The purpose of this study was to comparatively evaluate the efficacy of pyrosequencing (PS) and Sanger sequencing (SS) methods for detecting K-Ras codon 12 and 13 mutations in formalin-fixed paraffin-embedded (FFPE) prostate cancer (PCa) samples from Chinese patients.

The cancer cell lines, including the LS174T G12D mutant (GGT to GAT) and the COLO320 wild-type, were tested to determine the limitation of detection and reproducibility of the PS method. In addition, 101 PCa patient samples, 13 benign prostatic hyperplasia (BPH) and 12 normal adjacent tissue samples, were assayed by PS and SS to evaluate their detection abilities for K-Ras mutations in codons 12 and 13.

The PS assay was able to reproducibly detect 5% mutant alleles and had an intra-assay variability of 4.21% and inter-assay variability of 11.37%. The PS assay detected a higher number of K-Ras mutations in PCa samples than the SS assay (8.91% vs. 3.96%). Correlation and stratification analyses of the PCa samples and K-Ras mutation status revealed no associations between age, serum prostate specific antigen (PSA), depth of invasion (pT category), or Gleason score.
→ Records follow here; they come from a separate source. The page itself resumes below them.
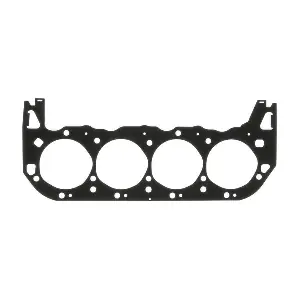 4878 MAHLE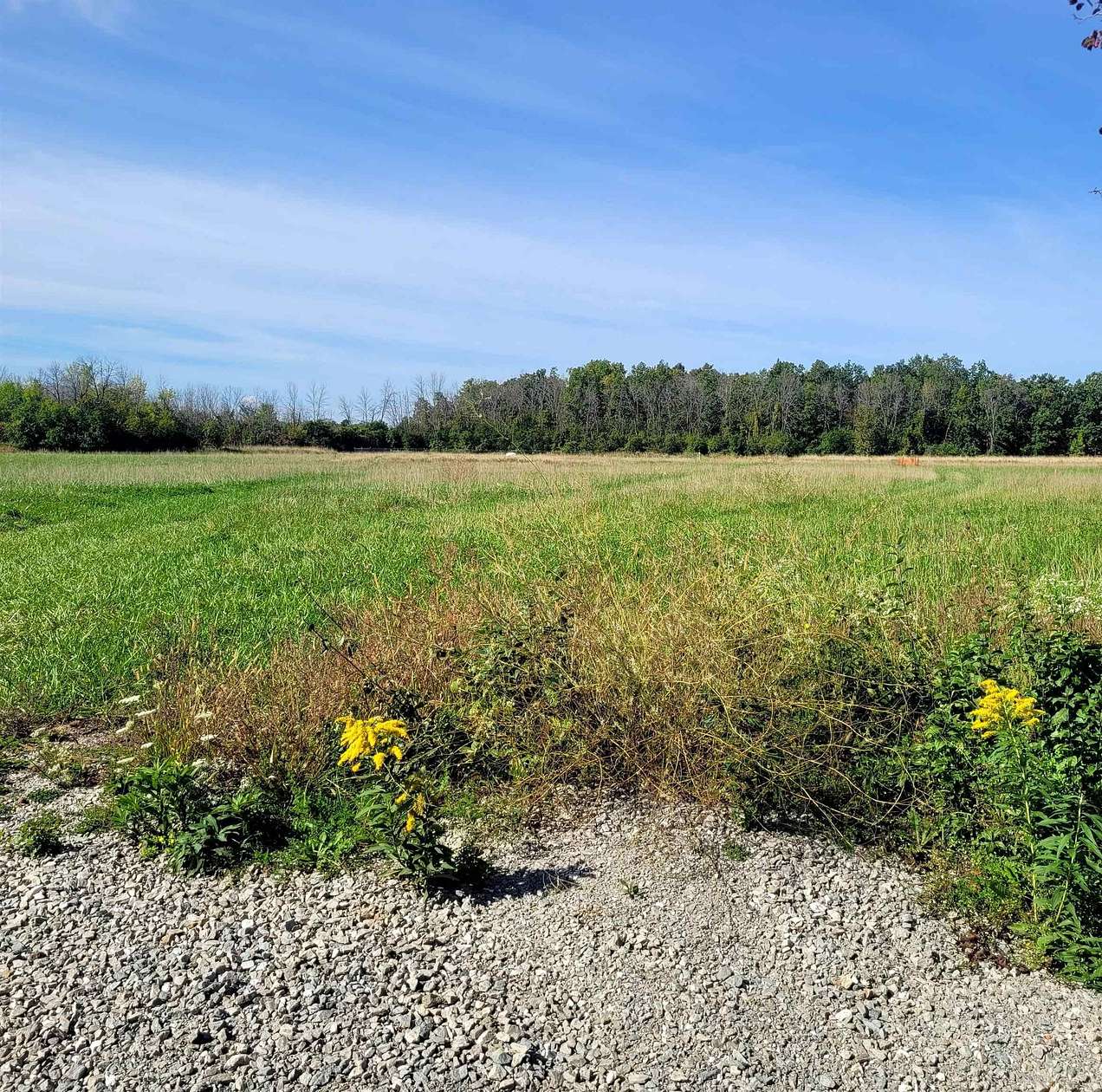 4.29 Acres of Residential Land for Sale in Oshkosh, Wisconsin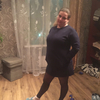Наталия, 35, г.Обухово Наталия, 35, г.Обухово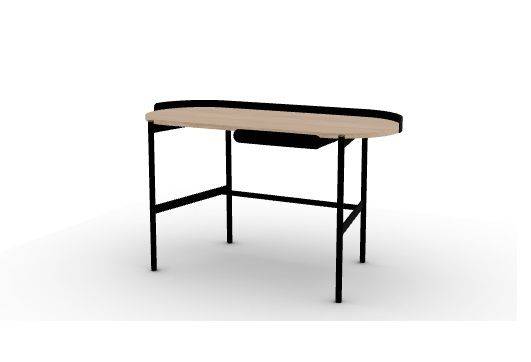 Стол Calligaris Madame CS4135 из Италии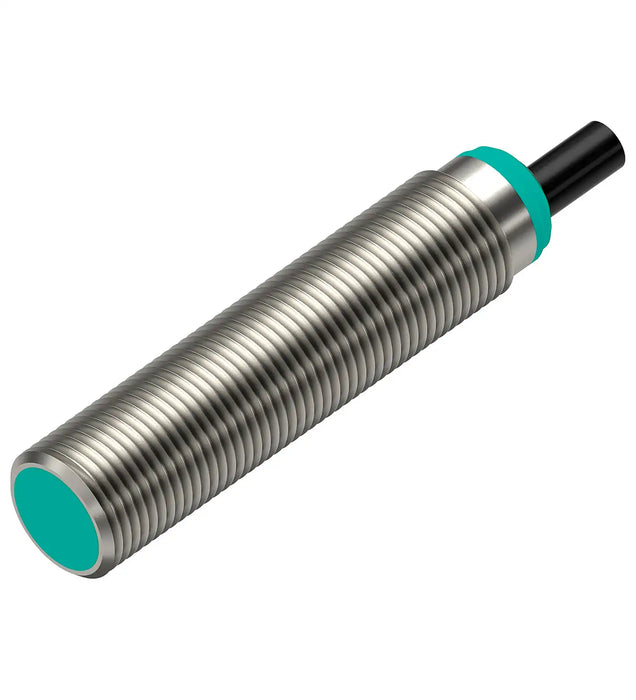 PEPPERL INDUCTIVE SENSOR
We demonstrated that the PS method detected more K-Ras mutations in codons 12 and 13 of FFPE prostate cancer samples from Chinese patients than the traditional SS method. In addition, the K-Ras mutation was more frequent in Chinese population than in Western populations but was similar to that of other Eastern populations, suggesting that these K-Ras mutations may contribute to the pathogenesis of prostate carcinoma in Asian patients.